Set exercise -> Please return each line of the data that contains the word "shorts".

Dataset rows ->
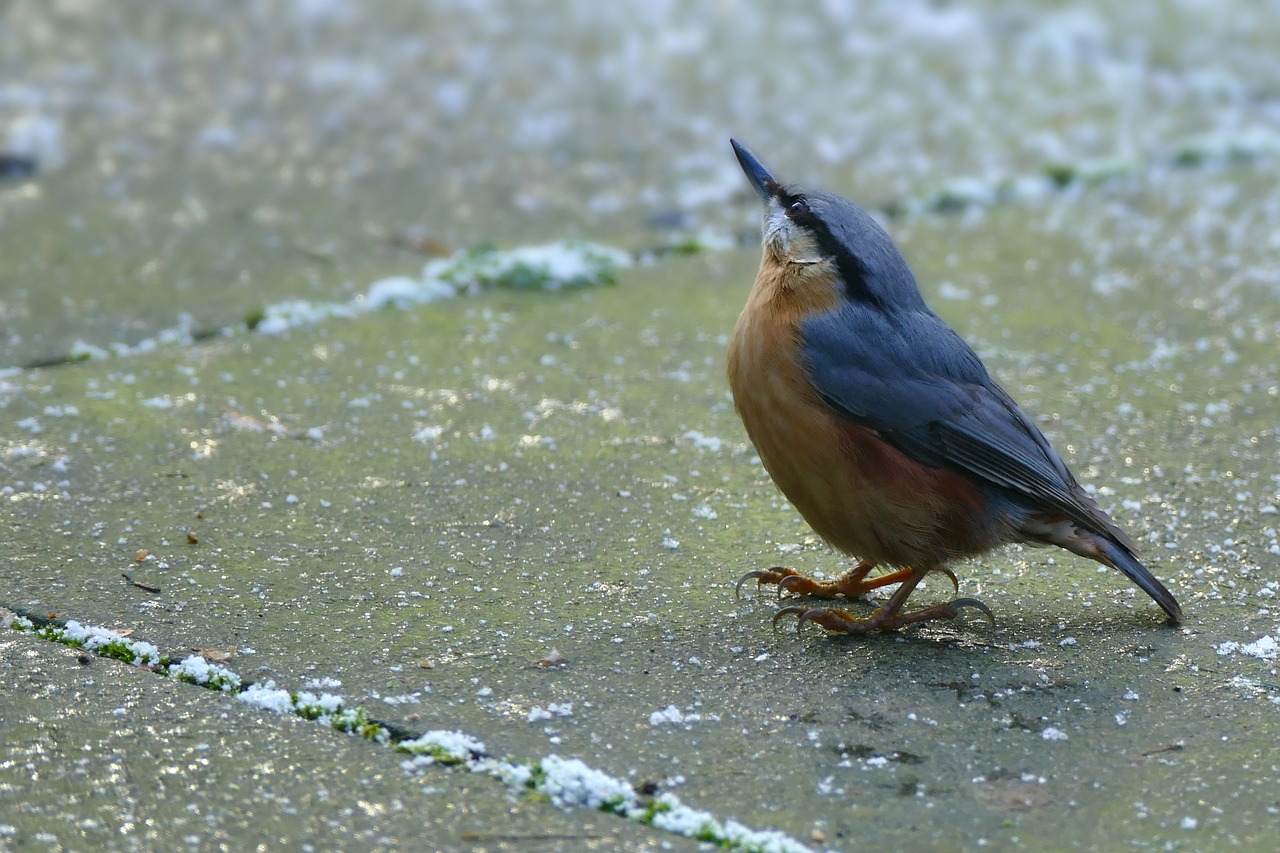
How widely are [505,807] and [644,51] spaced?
5.11m

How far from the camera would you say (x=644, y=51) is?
6.84 m

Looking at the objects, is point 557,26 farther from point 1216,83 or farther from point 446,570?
point 446,570

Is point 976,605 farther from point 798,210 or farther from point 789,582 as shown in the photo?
point 798,210

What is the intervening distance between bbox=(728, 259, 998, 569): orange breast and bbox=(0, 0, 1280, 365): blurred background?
81.4 inches

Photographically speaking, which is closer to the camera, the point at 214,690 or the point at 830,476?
the point at 214,690

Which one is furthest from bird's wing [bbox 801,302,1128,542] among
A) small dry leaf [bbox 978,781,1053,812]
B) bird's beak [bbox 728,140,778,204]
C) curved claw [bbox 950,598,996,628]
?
small dry leaf [bbox 978,781,1053,812]

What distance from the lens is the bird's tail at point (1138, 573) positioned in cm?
302

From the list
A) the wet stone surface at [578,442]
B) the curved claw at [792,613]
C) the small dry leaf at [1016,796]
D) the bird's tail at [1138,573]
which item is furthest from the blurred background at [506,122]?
the small dry leaf at [1016,796]

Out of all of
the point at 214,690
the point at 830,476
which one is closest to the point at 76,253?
the point at 214,690

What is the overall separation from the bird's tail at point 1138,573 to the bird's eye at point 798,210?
3.37 feet

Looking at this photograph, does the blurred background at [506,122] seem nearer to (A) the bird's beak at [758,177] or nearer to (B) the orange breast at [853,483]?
(A) the bird's beak at [758,177]

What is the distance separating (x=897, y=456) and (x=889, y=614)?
13.6 inches

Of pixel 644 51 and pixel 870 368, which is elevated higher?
pixel 644 51

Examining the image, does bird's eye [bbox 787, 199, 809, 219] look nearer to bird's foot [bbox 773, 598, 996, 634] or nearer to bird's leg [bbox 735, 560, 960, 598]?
bird's leg [bbox 735, 560, 960, 598]
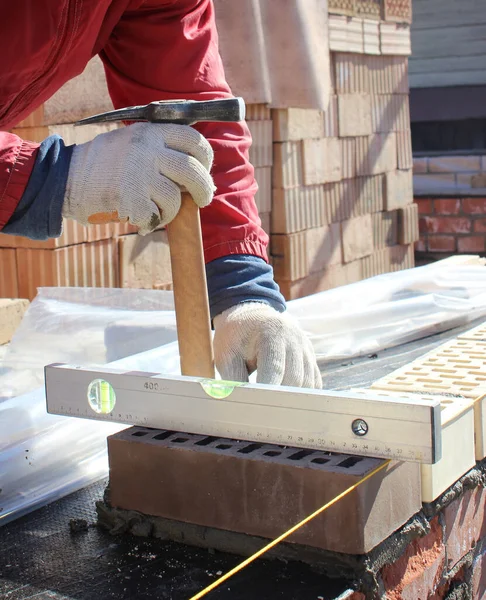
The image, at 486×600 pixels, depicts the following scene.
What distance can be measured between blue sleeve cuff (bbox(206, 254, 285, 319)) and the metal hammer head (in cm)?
46

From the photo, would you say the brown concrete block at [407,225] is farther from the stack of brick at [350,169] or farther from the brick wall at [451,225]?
the brick wall at [451,225]

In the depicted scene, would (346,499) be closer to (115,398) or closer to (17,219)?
(115,398)

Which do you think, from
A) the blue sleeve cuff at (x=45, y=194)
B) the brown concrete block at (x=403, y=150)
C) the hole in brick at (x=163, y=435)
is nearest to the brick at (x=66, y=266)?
the blue sleeve cuff at (x=45, y=194)

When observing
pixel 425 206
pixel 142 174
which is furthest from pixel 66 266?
pixel 425 206

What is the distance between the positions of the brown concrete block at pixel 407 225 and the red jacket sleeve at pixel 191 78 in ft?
13.1

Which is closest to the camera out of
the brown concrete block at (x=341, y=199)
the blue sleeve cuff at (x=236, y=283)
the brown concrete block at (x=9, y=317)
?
the blue sleeve cuff at (x=236, y=283)

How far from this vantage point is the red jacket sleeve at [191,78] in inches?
79.2

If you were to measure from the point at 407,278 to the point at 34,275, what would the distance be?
1.50 metres

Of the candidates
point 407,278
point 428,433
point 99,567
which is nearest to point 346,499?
point 428,433

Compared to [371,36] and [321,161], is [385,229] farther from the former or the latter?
[371,36]

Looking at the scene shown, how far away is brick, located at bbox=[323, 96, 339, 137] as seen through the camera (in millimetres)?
5062

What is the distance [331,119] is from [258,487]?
3.99 metres

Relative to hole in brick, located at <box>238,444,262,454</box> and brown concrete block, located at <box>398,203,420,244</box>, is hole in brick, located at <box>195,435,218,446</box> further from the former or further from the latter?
brown concrete block, located at <box>398,203,420,244</box>

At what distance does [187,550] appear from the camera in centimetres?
142
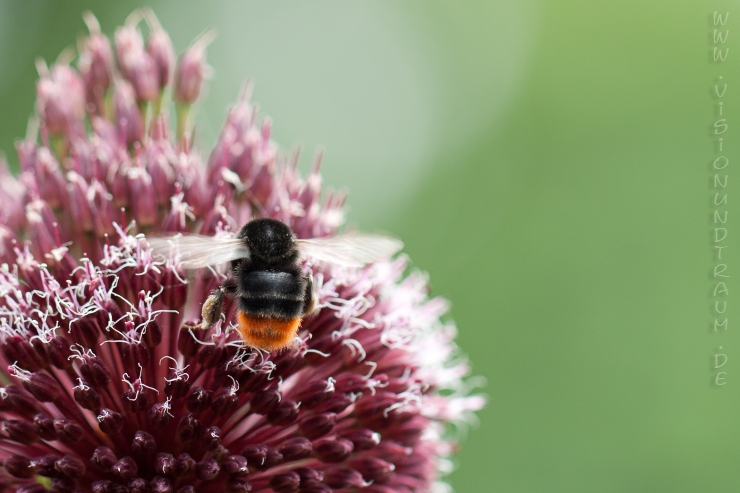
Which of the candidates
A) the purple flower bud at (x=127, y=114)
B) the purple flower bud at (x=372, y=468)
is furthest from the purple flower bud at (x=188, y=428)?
the purple flower bud at (x=127, y=114)

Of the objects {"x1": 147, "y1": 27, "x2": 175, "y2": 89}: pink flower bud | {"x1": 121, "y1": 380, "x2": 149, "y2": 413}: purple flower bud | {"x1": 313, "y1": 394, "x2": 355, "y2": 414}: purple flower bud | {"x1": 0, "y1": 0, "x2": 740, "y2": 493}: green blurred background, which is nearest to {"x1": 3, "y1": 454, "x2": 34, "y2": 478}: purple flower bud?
{"x1": 121, "y1": 380, "x2": 149, "y2": 413}: purple flower bud

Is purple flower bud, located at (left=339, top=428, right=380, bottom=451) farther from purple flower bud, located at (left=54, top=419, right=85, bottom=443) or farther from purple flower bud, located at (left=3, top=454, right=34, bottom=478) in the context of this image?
purple flower bud, located at (left=3, top=454, right=34, bottom=478)

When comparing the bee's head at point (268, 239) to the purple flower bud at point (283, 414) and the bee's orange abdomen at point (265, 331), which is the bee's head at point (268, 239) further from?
the purple flower bud at point (283, 414)

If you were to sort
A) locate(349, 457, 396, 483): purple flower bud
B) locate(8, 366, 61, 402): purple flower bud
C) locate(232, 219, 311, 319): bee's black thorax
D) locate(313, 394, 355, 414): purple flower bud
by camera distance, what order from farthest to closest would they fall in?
locate(349, 457, 396, 483): purple flower bud
locate(313, 394, 355, 414): purple flower bud
locate(232, 219, 311, 319): bee's black thorax
locate(8, 366, 61, 402): purple flower bud

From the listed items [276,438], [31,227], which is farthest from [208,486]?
[31,227]

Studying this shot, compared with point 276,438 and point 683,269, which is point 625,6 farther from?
point 276,438

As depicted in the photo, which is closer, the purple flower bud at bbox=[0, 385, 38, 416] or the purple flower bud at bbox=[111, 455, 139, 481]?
the purple flower bud at bbox=[111, 455, 139, 481]

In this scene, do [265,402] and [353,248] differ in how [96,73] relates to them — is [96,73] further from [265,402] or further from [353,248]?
[265,402]
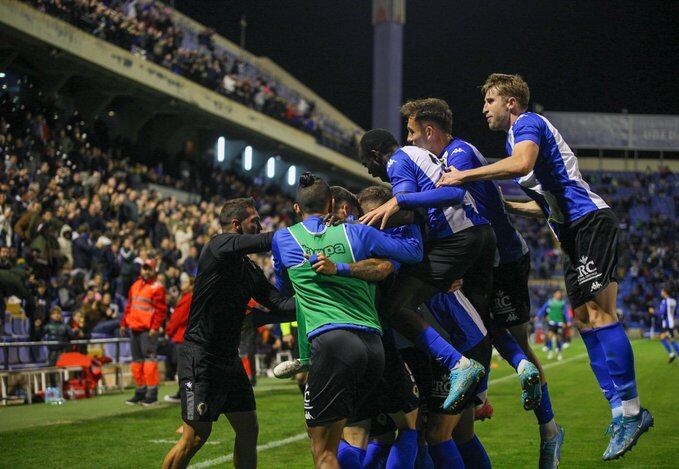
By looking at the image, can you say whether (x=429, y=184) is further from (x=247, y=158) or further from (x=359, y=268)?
(x=247, y=158)

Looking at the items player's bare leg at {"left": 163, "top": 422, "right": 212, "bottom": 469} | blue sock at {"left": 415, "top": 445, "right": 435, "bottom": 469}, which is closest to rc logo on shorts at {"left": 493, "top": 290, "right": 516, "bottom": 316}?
blue sock at {"left": 415, "top": 445, "right": 435, "bottom": 469}

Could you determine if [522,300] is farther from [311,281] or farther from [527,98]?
[311,281]

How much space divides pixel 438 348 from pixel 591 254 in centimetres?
137

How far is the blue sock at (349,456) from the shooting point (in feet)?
21.0

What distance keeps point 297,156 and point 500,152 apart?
2868 cm

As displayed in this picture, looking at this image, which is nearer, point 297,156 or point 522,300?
point 522,300

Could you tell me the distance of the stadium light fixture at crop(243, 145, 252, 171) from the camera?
43.0 meters

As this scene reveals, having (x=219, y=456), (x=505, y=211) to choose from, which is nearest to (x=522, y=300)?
(x=505, y=211)

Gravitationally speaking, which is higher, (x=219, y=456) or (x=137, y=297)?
(x=137, y=297)

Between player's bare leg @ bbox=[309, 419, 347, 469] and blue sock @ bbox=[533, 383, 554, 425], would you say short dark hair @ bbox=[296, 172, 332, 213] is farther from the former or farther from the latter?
blue sock @ bbox=[533, 383, 554, 425]

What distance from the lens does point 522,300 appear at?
24.8 ft

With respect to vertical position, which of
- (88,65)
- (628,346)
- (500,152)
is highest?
(500,152)

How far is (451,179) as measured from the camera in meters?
6.51

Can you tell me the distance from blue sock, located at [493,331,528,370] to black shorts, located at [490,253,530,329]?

Written answer ->
Looking at the items player's bare leg at {"left": 163, "top": 422, "right": 212, "bottom": 469} | blue sock at {"left": 415, "top": 445, "right": 435, "bottom": 469}, which is closest to rc logo on shorts at {"left": 493, "top": 290, "right": 516, "bottom": 316}?
Can you tell me the distance from blue sock, located at [493,331,528,370] to black shorts, located at [490,253,530,329]?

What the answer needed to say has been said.